I have taught Mainland Chinese students for nearly a decade now. Talking about these subjects has never been easy. One of my first lessons in China was that talking about these things wasn’t illegal, per se, but they were socially taboo (禁忌). I wasn’t worried about being fired by broaching these topics – though that was a very real risk. I was worried about making students feel uncomfortable. In my four years in the Mainland, I would talk about these issues with nods and winks (点头眨眼) or the occasional abstract reference that few people understood. But now I am your teacher, we are in Hong Kong, this is our subject, and we must be frank.

I write this for two reasons. First, many of you have chosen to write about national education, and with it Hong Kongers self-identification, the most contentious (有争议的) issue in Hong Kong today, despite having dozens of other paper topics to choose from. A great many of you are jumping head first (一头扎) into national education and what it means to be ‘Chinese’ in Hong Kong today. Second, your frameworks are nearly all the same, an issue I will address at the end. A very complicated issue looks very simple.

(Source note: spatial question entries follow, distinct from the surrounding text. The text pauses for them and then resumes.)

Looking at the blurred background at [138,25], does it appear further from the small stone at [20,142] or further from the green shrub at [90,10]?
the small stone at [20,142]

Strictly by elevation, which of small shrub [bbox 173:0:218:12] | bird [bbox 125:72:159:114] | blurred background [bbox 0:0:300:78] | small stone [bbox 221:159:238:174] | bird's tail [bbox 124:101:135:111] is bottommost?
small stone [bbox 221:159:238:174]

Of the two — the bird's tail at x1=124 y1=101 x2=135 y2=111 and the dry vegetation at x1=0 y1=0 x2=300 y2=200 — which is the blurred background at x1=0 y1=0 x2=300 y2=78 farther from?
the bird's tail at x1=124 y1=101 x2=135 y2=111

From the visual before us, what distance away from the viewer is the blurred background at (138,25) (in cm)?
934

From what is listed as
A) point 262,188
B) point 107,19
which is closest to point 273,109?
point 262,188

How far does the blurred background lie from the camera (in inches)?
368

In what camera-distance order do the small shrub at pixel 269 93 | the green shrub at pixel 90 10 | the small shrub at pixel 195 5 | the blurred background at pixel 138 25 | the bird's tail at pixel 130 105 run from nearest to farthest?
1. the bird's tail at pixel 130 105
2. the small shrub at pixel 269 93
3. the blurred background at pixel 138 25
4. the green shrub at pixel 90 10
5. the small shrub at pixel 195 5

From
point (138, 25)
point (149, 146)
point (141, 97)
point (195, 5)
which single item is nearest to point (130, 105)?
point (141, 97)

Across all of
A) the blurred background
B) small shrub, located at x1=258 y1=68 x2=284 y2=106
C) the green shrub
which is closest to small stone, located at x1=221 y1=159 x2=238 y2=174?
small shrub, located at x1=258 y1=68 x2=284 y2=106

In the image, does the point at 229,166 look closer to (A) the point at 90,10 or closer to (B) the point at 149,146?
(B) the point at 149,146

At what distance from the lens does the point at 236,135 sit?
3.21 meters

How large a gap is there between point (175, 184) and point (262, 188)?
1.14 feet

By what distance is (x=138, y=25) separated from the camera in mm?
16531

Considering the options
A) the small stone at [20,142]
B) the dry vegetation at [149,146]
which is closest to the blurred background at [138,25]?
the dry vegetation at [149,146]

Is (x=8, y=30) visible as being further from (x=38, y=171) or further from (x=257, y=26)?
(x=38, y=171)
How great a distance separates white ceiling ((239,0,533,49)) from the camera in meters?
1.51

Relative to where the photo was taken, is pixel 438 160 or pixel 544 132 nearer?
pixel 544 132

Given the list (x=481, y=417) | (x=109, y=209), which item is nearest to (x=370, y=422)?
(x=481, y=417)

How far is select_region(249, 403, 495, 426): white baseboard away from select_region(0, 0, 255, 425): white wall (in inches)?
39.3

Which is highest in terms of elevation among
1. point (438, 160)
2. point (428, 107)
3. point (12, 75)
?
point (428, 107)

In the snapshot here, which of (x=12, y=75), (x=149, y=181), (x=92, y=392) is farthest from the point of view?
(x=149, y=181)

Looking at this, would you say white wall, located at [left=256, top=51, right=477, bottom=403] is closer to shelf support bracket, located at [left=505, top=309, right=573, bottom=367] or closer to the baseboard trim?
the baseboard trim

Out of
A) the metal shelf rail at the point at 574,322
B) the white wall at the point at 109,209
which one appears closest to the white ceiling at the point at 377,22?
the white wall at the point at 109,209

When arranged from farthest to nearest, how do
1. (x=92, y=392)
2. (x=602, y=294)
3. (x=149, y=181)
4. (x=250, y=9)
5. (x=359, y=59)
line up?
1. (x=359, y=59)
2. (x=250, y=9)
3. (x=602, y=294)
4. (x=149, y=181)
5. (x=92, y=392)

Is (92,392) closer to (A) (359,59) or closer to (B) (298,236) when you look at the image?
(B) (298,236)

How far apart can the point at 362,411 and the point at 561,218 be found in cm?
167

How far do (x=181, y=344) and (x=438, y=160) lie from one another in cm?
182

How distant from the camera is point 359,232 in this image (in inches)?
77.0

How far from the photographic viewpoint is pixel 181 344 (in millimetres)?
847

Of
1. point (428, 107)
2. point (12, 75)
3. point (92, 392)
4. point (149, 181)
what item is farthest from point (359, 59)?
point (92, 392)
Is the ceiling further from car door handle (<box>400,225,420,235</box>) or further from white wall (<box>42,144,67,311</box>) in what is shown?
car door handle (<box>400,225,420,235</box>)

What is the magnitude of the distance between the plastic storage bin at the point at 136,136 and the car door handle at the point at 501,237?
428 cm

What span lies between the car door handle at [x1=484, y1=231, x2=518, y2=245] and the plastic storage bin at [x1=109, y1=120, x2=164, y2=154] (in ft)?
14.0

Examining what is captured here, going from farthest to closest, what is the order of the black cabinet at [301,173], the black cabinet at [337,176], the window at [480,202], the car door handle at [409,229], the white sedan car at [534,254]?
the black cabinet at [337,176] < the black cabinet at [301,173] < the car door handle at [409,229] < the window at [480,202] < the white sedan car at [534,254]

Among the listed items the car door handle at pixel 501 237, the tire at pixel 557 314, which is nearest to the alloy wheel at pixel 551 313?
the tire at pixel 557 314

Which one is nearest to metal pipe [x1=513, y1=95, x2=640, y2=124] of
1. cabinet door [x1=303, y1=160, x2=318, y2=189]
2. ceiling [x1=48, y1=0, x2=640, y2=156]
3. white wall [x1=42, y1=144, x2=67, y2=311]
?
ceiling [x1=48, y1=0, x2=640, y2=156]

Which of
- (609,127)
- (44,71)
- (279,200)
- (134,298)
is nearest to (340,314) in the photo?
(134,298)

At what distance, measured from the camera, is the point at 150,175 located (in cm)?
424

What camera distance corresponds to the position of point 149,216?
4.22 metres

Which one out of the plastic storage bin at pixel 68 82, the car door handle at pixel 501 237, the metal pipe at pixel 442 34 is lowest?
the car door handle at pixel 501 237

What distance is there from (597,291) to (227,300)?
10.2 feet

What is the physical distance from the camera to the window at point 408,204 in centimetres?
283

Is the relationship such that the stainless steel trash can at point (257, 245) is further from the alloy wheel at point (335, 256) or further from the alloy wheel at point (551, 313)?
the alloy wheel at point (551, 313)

Let me retell the history of Hong Kong and China. The British took a mountainous port, not a people, in 1841. I’ve made an argument that Hong Kong was perhaps never really ‘Chinese’ before the British arrived. When they did arrive, a colonial official noted that there were 4,360 in the villages and hamlets, 800 in the bazaar (集市): 2,000 in the boats (水上人), and 300 labourers from Kowloon. There were 3000 people total living on HK island when they arrived. Nineteen years later they took Kowloon (1860) just to have a little more space. Before reclamation, Kowloon peninsula was a fraction the size that it is today. Tsim Sha Tsui was a tiny village. It wasn’t until 1898 that they negotiated a 99 year lease for the New Territories, Lantau, and other outlying islands.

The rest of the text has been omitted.